▶ OBJECTIVE
Pull out every line in the items below that contains the word "paddy", and copy each one.

====

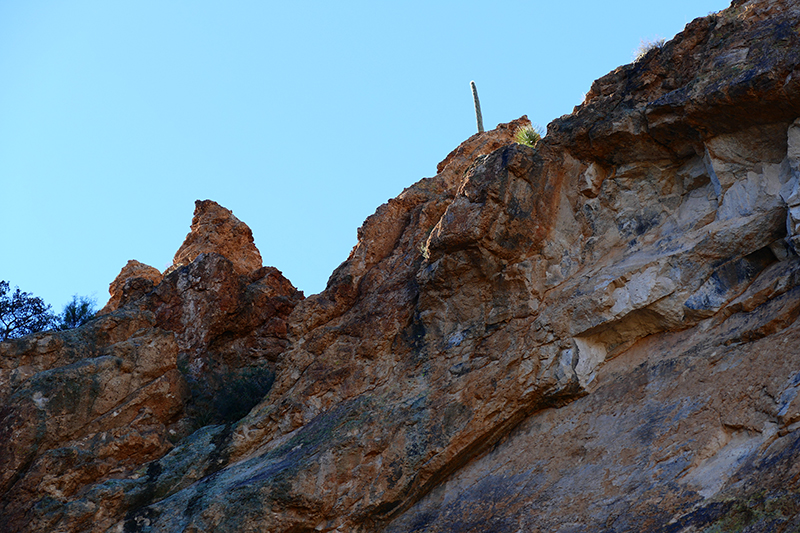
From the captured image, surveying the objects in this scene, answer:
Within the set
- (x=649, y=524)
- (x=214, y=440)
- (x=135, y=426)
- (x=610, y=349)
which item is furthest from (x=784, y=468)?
Result: (x=135, y=426)

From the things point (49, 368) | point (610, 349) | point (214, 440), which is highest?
point (49, 368)

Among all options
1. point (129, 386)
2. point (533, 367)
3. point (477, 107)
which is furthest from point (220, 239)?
point (533, 367)

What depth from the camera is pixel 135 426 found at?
1758 cm

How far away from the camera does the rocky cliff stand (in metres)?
12.5

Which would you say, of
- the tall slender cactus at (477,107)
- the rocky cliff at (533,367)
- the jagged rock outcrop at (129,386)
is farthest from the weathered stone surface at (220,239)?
the tall slender cactus at (477,107)

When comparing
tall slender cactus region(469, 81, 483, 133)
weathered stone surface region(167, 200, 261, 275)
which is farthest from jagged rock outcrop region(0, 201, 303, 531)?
tall slender cactus region(469, 81, 483, 133)

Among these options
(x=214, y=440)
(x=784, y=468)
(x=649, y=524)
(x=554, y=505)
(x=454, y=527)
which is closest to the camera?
(x=784, y=468)

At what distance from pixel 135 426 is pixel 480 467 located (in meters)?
8.25

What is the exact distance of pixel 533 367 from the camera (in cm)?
1470

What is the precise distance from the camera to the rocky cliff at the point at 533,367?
12461 mm

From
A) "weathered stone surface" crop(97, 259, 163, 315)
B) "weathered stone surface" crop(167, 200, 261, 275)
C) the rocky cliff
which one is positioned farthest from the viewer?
"weathered stone surface" crop(167, 200, 261, 275)

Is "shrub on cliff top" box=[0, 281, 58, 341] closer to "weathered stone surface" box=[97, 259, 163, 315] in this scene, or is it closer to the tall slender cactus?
"weathered stone surface" box=[97, 259, 163, 315]

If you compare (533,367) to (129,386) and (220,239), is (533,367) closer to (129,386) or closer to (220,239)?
(129,386)

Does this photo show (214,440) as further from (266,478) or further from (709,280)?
(709,280)
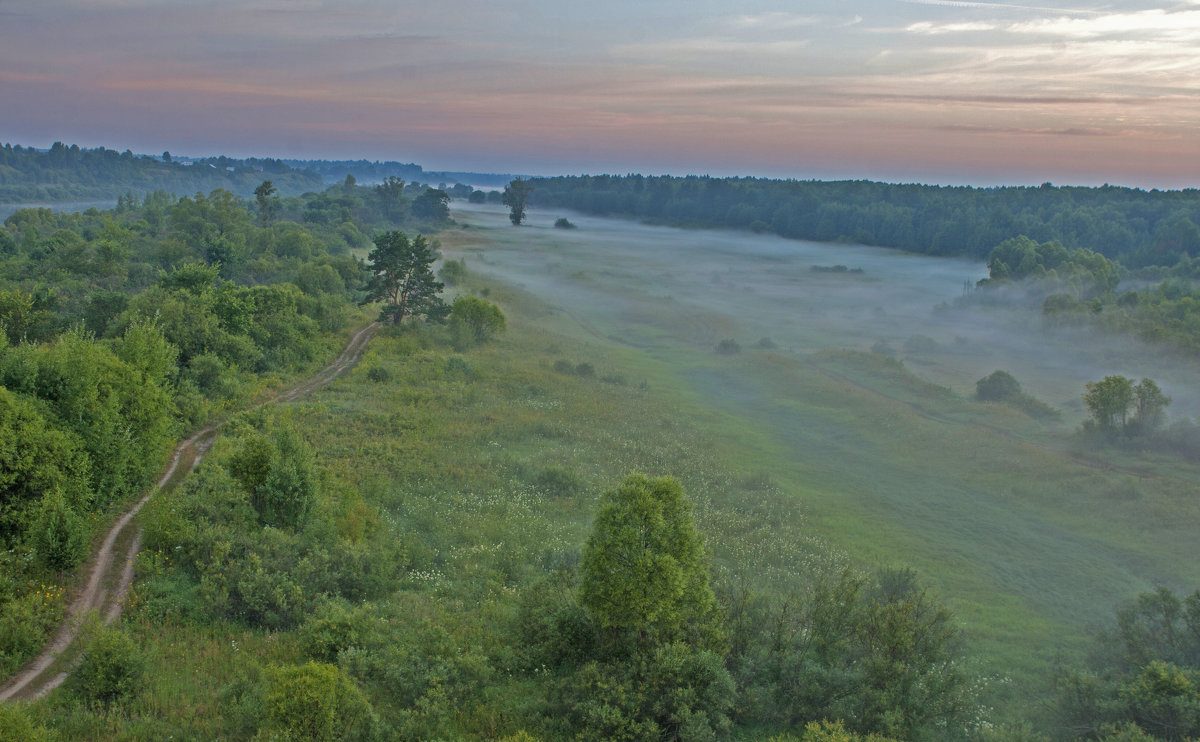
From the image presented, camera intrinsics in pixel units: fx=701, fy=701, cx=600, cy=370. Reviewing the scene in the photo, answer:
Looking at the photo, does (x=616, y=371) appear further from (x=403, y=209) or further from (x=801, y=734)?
(x=403, y=209)

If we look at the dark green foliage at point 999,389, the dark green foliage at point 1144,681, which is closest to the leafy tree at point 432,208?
the dark green foliage at point 999,389

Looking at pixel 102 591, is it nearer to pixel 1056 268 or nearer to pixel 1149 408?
pixel 1149 408

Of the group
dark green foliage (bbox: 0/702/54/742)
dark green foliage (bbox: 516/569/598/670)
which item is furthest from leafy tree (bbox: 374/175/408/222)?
dark green foliage (bbox: 0/702/54/742)

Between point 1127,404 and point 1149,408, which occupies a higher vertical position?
point 1127,404

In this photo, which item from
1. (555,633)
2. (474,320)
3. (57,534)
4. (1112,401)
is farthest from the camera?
(474,320)

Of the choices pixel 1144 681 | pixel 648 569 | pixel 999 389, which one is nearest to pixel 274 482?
pixel 648 569

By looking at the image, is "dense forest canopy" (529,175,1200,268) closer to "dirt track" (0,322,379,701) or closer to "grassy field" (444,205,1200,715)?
"grassy field" (444,205,1200,715)
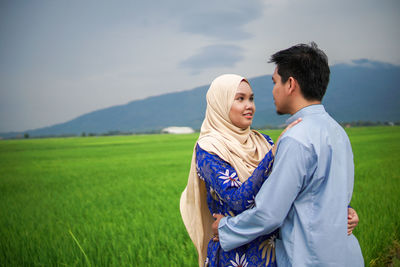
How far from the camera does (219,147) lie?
1430 mm

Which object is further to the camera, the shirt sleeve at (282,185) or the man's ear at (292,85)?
the man's ear at (292,85)

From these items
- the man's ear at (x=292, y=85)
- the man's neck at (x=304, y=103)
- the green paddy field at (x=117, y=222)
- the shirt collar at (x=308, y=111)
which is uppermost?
the man's ear at (x=292, y=85)

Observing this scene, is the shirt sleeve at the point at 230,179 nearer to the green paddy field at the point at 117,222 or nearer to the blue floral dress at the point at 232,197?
the blue floral dress at the point at 232,197

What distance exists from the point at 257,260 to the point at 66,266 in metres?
2.34

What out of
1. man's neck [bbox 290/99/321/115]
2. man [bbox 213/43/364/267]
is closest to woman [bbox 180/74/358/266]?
man [bbox 213/43/364/267]

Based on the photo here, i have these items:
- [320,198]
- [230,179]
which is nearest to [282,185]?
[320,198]

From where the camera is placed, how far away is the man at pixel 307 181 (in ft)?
3.55

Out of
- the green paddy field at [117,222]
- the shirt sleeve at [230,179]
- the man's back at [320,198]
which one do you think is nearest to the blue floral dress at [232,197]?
the shirt sleeve at [230,179]

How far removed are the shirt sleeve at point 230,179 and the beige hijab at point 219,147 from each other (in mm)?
51

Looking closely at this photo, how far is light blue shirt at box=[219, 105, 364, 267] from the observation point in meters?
1.08

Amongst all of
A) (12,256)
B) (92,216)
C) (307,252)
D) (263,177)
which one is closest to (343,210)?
(307,252)

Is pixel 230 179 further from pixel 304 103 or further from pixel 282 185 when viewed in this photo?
pixel 304 103

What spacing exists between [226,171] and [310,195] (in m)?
0.40

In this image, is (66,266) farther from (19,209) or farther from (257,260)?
(19,209)
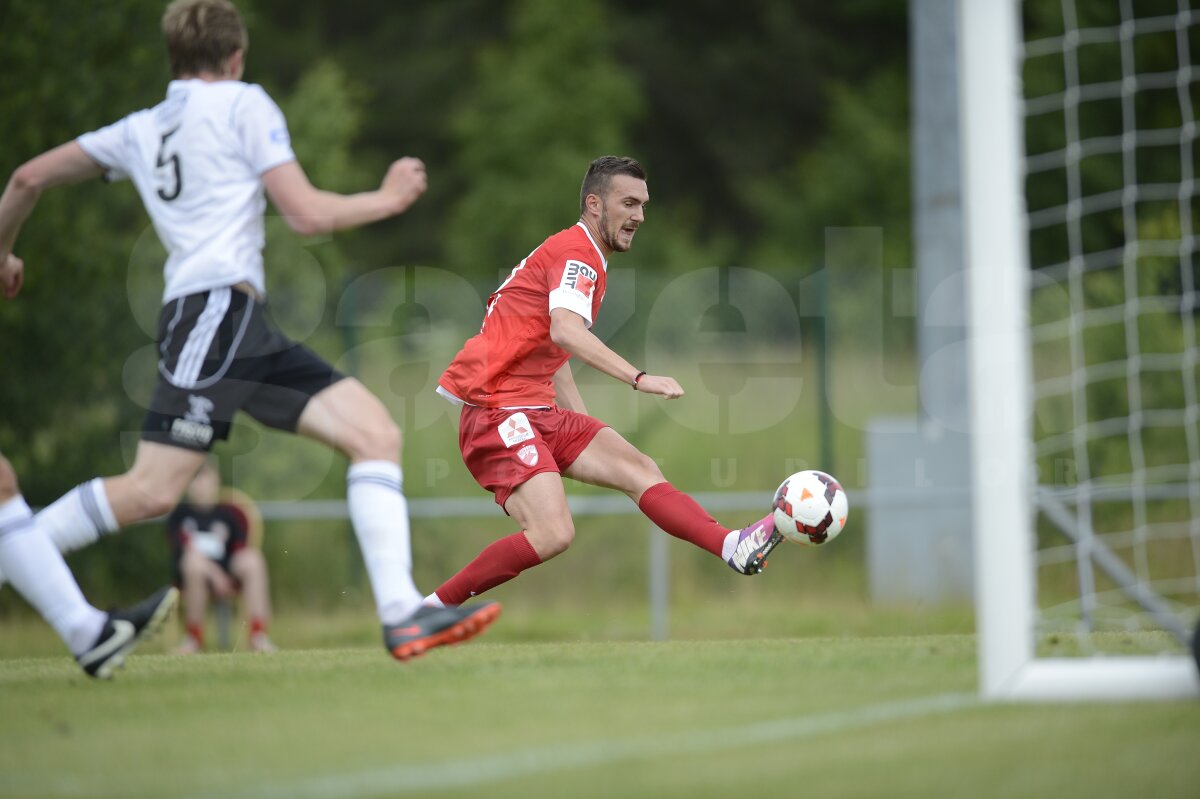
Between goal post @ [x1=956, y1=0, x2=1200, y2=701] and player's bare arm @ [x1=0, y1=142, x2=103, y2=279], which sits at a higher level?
player's bare arm @ [x1=0, y1=142, x2=103, y2=279]

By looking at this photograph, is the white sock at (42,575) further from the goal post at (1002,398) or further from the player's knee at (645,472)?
the goal post at (1002,398)

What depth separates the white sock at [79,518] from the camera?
16.2ft

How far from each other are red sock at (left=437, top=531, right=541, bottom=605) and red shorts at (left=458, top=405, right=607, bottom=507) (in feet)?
0.69

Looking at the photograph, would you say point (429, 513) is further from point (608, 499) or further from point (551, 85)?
point (551, 85)

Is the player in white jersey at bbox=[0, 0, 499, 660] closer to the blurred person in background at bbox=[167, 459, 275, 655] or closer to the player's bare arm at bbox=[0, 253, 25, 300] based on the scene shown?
the player's bare arm at bbox=[0, 253, 25, 300]

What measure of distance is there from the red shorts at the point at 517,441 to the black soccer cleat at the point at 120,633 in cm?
149

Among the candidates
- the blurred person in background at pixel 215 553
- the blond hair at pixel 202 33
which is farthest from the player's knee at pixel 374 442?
the blurred person in background at pixel 215 553

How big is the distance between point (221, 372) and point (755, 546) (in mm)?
2217

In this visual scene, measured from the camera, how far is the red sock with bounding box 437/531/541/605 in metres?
5.91

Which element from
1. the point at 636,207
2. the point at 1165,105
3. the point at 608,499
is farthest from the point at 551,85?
the point at 636,207

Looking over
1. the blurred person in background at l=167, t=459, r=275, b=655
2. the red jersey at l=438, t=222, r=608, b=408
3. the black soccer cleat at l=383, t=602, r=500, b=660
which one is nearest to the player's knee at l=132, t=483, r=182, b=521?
the black soccer cleat at l=383, t=602, r=500, b=660

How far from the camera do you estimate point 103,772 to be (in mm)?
3629

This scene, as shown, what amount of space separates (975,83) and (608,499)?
24.7ft

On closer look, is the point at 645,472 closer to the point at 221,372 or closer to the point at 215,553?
the point at 221,372
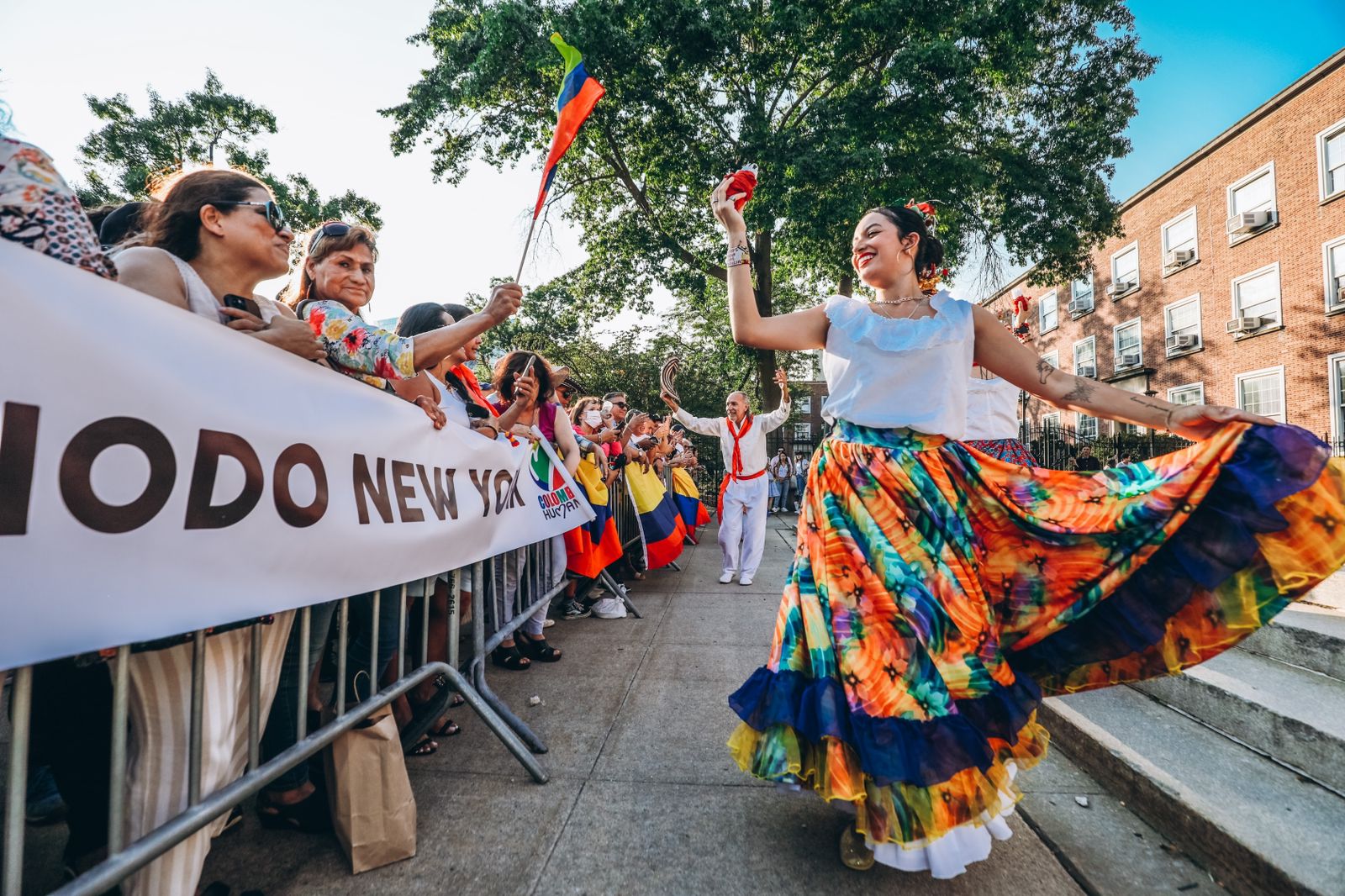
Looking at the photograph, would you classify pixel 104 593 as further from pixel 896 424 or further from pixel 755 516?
pixel 755 516

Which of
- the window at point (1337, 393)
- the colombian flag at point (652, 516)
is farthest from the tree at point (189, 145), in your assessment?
the window at point (1337, 393)

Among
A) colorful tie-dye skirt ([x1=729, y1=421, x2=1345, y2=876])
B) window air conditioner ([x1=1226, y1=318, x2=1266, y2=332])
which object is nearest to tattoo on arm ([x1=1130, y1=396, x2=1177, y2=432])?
colorful tie-dye skirt ([x1=729, y1=421, x2=1345, y2=876])

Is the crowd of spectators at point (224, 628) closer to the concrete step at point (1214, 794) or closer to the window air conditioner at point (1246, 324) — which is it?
the concrete step at point (1214, 794)

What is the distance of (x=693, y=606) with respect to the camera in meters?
5.65

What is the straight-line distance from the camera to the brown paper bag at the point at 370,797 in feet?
6.34

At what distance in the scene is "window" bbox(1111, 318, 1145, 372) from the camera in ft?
73.3

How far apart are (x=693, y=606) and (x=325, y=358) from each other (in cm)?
423

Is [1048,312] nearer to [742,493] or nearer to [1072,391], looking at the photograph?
[742,493]

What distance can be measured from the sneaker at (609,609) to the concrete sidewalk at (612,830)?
5.78 feet

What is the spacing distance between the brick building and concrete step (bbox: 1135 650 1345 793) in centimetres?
1447

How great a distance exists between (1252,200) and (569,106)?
23284 millimetres

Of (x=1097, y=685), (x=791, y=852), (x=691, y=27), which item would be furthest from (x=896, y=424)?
(x=691, y=27)

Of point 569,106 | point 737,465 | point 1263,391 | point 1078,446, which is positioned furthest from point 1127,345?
point 569,106

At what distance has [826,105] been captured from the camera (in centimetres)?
1181
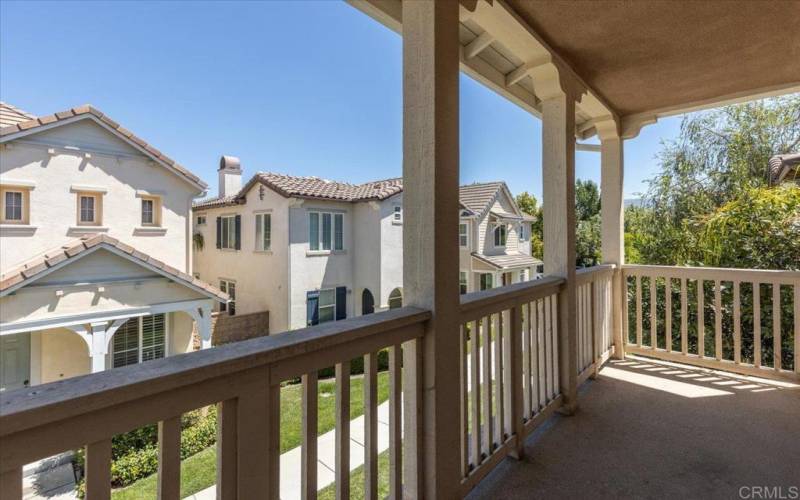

====

▶ RESULT
- the green paddy field at (x=117, y=222)
Observing this scene, is the shirt sleeve at the point at 230,179 nearer to the green paddy field at the point at 117,222 or nearer to the blue floral dress at the point at 232,197?
- the green paddy field at [117,222]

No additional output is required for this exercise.